**Work to complete**
Reproduce every one of the records below verbatim, leaving out the pictures.

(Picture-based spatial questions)

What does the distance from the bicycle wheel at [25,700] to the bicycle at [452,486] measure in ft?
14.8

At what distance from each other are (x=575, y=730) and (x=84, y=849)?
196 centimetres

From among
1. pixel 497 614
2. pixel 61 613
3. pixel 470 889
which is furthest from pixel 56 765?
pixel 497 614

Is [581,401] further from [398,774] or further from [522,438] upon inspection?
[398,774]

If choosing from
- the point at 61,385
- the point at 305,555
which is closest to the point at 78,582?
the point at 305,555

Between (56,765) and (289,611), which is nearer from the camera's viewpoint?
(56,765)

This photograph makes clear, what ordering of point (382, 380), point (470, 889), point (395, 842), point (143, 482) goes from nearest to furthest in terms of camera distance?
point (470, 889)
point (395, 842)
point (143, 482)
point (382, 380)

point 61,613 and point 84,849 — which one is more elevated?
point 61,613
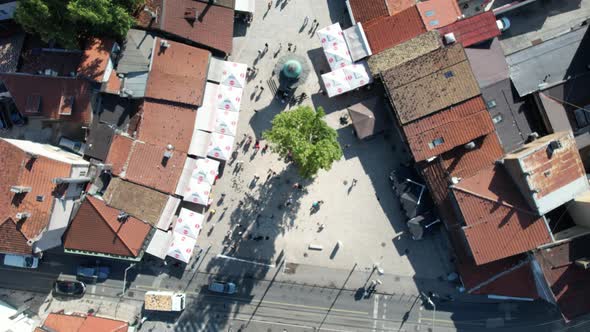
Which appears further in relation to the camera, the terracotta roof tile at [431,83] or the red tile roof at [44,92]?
the terracotta roof tile at [431,83]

**Complete answer**
What does the distance from the bicycle wheel at [25,700] to the bicycle at [452,486] measure in ft?
14.8

At what distance from each other are (x=575, y=730) and (x=84, y=849)?
196 centimetres

From among
1. pixel 497 614
2. pixel 61 613
3. pixel 470 889
which is furthest from pixel 56 765?
pixel 497 614

Is [581,401] further from [398,774] or further from [522,438] upon inspection?
[398,774]

If choosing from
- the point at 61,385
- the point at 305,555
which is closest to the point at 78,582?
the point at 305,555

Between (56,765) and (289,611), which is nearer from the camera's viewpoint?
(56,765)

This photograph makes clear, what ordering of point (382, 380), point (470, 889), point (395, 842), point (143, 482) goes from nearest to furthest in terms of camera distance?
point (470, 889)
point (395, 842)
point (143, 482)
point (382, 380)

point 61,613 and point 84,849 — which one is more elevated?
point 61,613
Which appears further in relation to the camera, the terracotta roof tile at [431,83] or the red tile roof at [44,92]?
the terracotta roof tile at [431,83]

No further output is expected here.